Reacción del mercado de bonos (o no)

No obstante, a la luz de las condiciones iniciales de tasas bajas y condiciones financieras fáciles, las acciones que esperamos en septiembre, aunque notables, pueden provocar sólo una reacción limitada de los mercados de bonos. En una base neutral de riesgo, el mercado de tipos ya está fijando los precios de la Fed para que permanezca estable hasta mediados de 2024, alrededor de un año después de que prevemos que el mercado laboral regrese a niveles consistentes con el máximo de empleo. Y si bien estimamos que la duplicación del DMP de las compras del Tesoro de la Reserva Federal podría reducir las primas de los plazos de 10 años en otros 20 a 30 puntos básicos, en igualdad de condiciones, el aumento de la oferta del Tesoro resultante de los mayores déficits del gobierno federal compensaría en gran medida las compras de la Reserva Federal.

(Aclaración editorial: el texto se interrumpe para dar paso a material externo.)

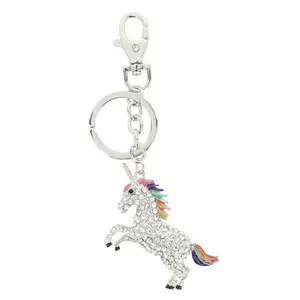 Lot de 5 porte-clés Equi-Kids Licorne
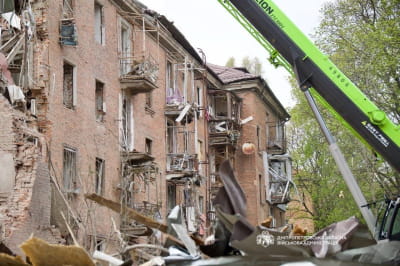 Последствия обстрела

Aún así, eso no debería impedir que la Fed implemente las políticas. Aunque los mercados financieros se han normalizado y la actividad pareció tocar fondo en abril, se necesitarán varios años de crecimiento del PIB real por encima de la tendencia para que el mercado laboral vuelva al pleno empleo y la inflación vuelva de manera sostenible al 2%. Al aplicar una orientación más firme hacia el futuro y señalar que la compra de bonos continuará durante algún tiempo, la Reserva Federal se está protegiendo eficazmente contra la normalización prematura de la política de precios de los mercados, que endurece innecesariamente las condiciones financieras.

En resumen, aunque los mercados están fijando los precios en gran medida en el anuncio anticipado de septiembre sobre los tipos de interés, seguimos pensando que la Reserva Federal querrá asegurar unas condiciones financieras acomodaticias para apoyar la recuperación de los EEUU después de este choque económico sin precedentes.